### Extract to read
The next code block actually starts the geocoding process by calling the `geocode_addresses_batch_rest` function.  
It uses the parameter values you set earlier in the notebook (like `csv_file_path`, `output_csv_path`, etc.).

**How it works:**
- When you run the code block, it will read your input CSV file, send the addresses to the ArcGIS geocoding service in batches, and write the results to your output CSV file.
- The function uses the current values of the parameter variables. If you change any of these variables in this cell (for example, set a different `chunkSize`), those new values will be used instead of the earlier ones.

**Tip:**  
You can edit the parameter values directly in this code block to override the settings from the parameter section above. This is useful if you want to quickly test different options without changing the main parameter cell.

### Feedback
When you run the geocoding function, you’ll see feedback printed directly in the notebook. This feedback includes:

- **Batch Submission Updates:**  
    For each batch of addresses sent to the geocoding service, the notebook prints which batch is being submitted and how many records it contains.

- **Progress Reports:**  
    After each batch, you’ll see how many records have been processed, how many remain, and an estimated time to finish based on the current speed.
######
◆ Work to complete ◆
1/ Decide whether each statement below agrees with the geocoding notes. Answer yes or no for each, and quote the words of the notes that settle it.
(a) The function sends addresses to the geocoding service one at a time.
(b) The progress reports include an estimated time to finish.
(c) A parameter value changed in the code block takes the place of the earlier value.
2/ Using the geocoding notes, answer each question briefly.
(a) Which function does the code block call to start geocoding?
(b) Where does the function write its results?
(c) For each batch sent to the geocoding service, what does the notebook print?
3/ Pick up the geocoding notes after their final sentence and keep writing.
### Data segment
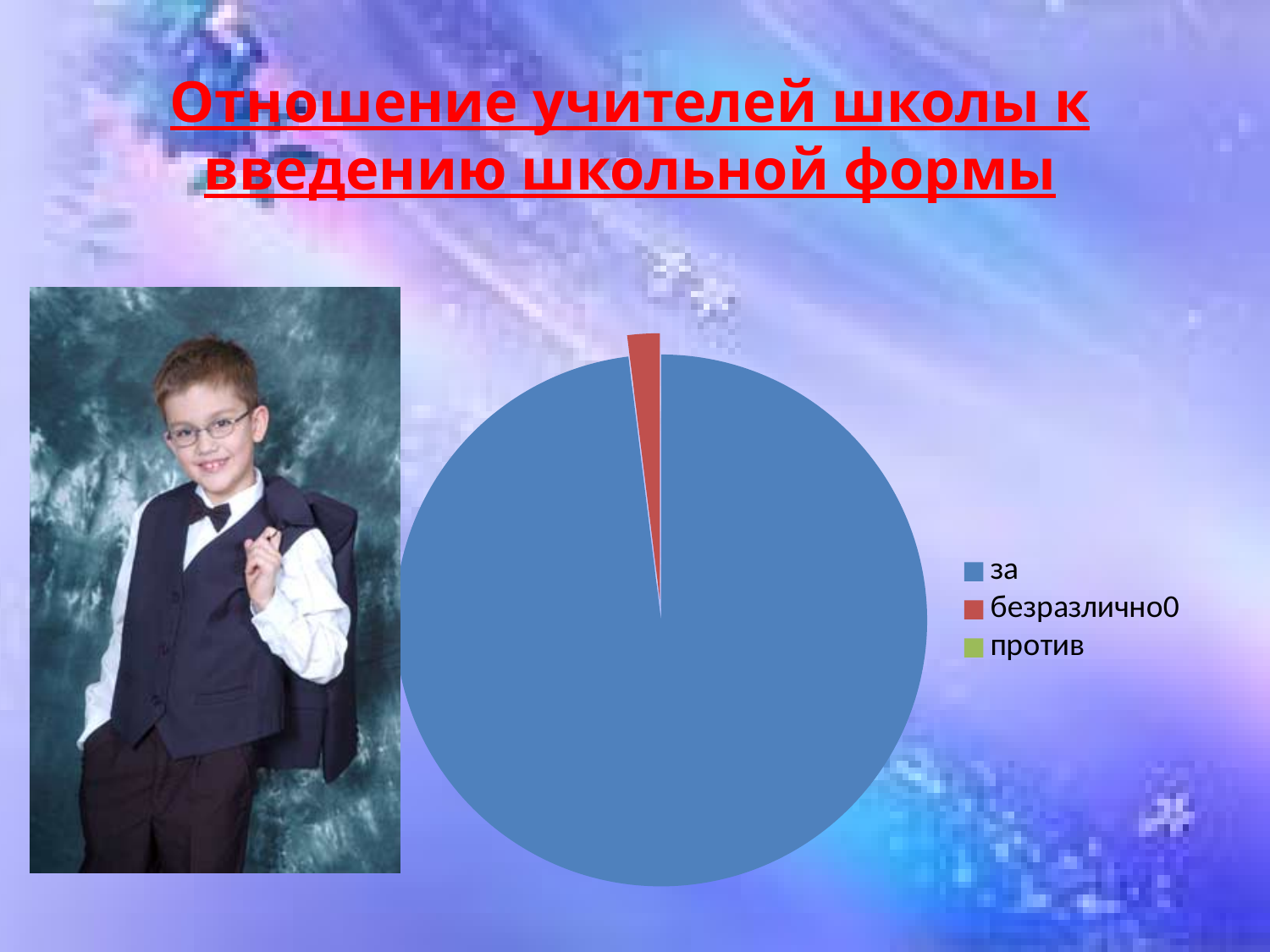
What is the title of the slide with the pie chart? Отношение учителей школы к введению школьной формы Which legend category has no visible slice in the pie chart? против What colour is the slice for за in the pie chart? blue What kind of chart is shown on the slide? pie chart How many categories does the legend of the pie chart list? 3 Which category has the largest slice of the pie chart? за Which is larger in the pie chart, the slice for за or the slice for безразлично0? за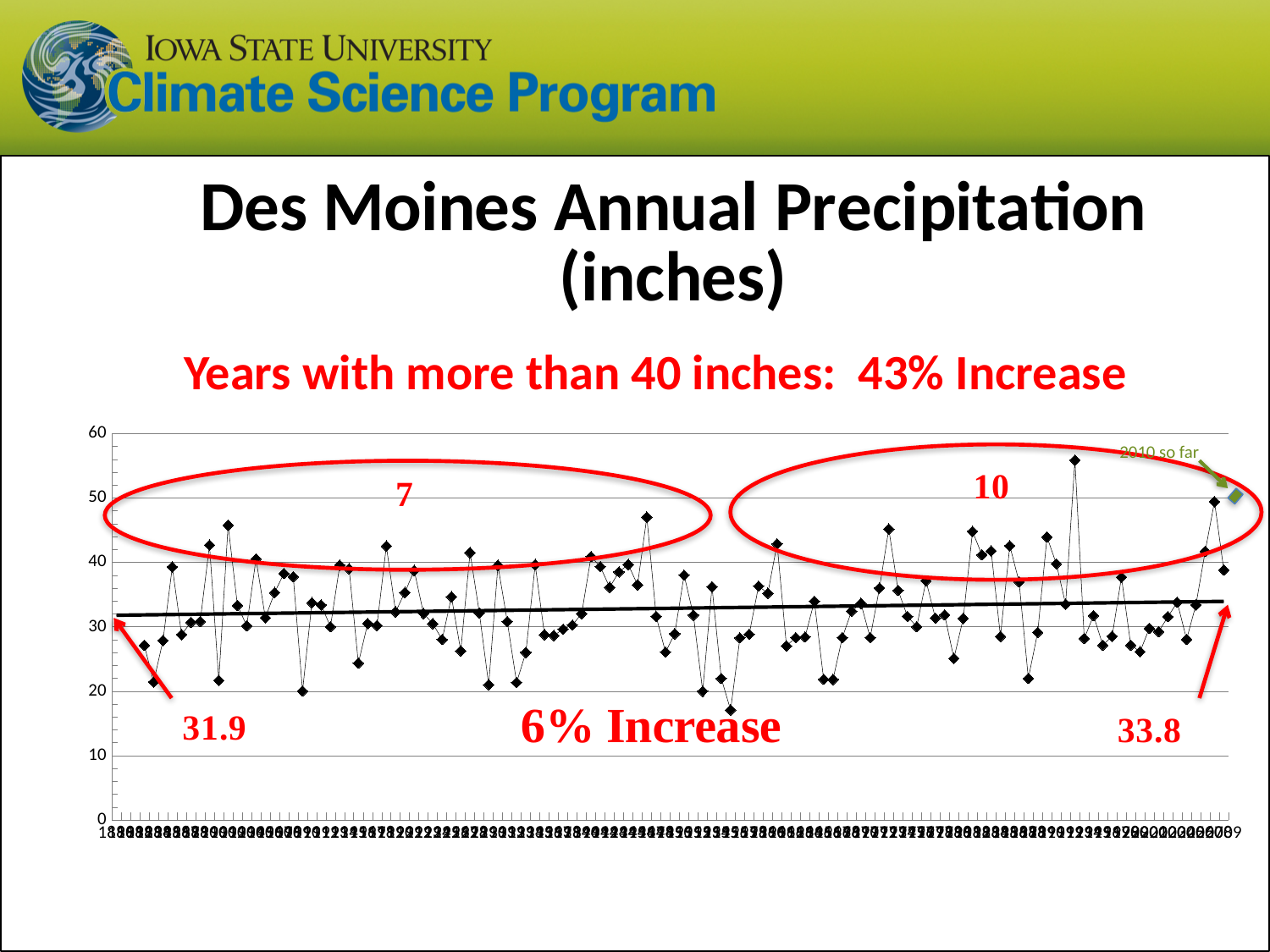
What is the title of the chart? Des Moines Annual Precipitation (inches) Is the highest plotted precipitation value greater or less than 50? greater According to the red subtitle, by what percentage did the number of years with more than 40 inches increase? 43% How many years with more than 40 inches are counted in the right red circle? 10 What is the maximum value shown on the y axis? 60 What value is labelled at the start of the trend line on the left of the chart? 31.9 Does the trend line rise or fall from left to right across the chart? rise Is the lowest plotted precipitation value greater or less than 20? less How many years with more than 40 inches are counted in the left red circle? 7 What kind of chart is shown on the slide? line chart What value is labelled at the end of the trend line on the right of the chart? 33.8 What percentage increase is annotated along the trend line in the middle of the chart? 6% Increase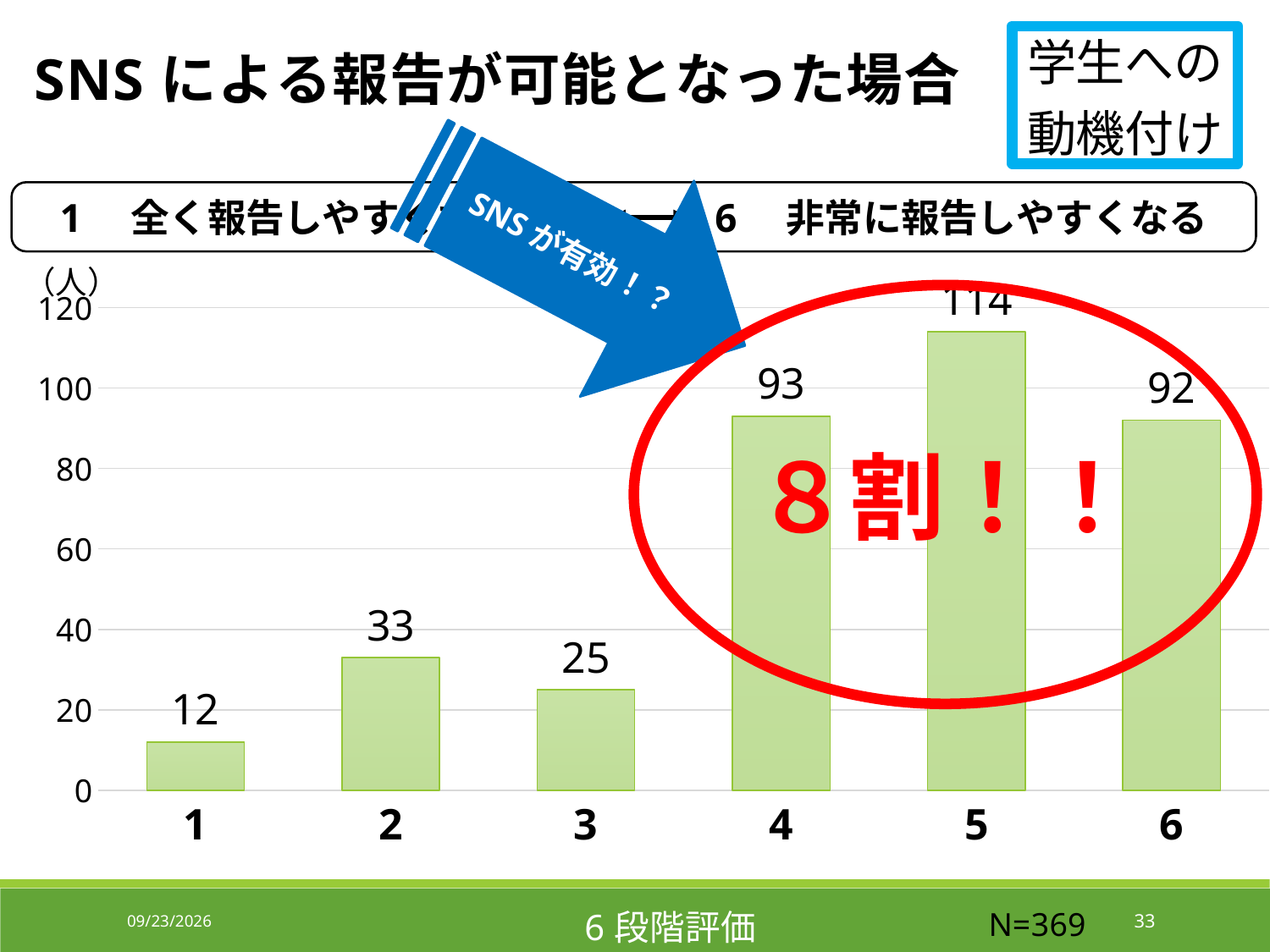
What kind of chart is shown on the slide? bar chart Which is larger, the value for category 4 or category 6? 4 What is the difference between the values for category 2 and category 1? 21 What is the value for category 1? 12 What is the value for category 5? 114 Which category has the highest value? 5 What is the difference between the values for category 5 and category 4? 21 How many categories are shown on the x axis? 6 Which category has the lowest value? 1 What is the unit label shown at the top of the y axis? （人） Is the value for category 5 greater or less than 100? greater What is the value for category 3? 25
######
◆ Replies ◆
1/
(a) No: "send the addresses to the ArcGIS geocoding service in batches"
(b) Yes: "an estimated time to finish based on the current speed"
(c) Yes: "those new values will be used instead of the earlier ones"

2/
(a) `geocode_addresses_batch_rest`
(b) To your output CSV file.
(c) Which batch is being submitted and how many records it contains.

3/
- **Error Messages:**  
    If a batch fails to process, an error message will be printed with details to help you troubleshoot.

- **Final Statistics:**  
    When all batches are complete, the notebook prints a summary showing the total number of records processed, the total time taken, and the average processing speed (records per hour).

These messages help you monitor the geocoding job and estimate how long it will take to finish. If you want less feedback, you can set the `printJob` parameter to `'no'`.

In [None]:
# Example usage:
geocode_addresses_batch_rest(
    csv_file_path=csv_file_path,
    arcgis_service_url=arcgis_service_url,
    output_csv_path=output_csv_path,
    jobSize=jobSize,
    chunkSize=chunkSize, 
    outFields=outFields,
    printJob=printJob
)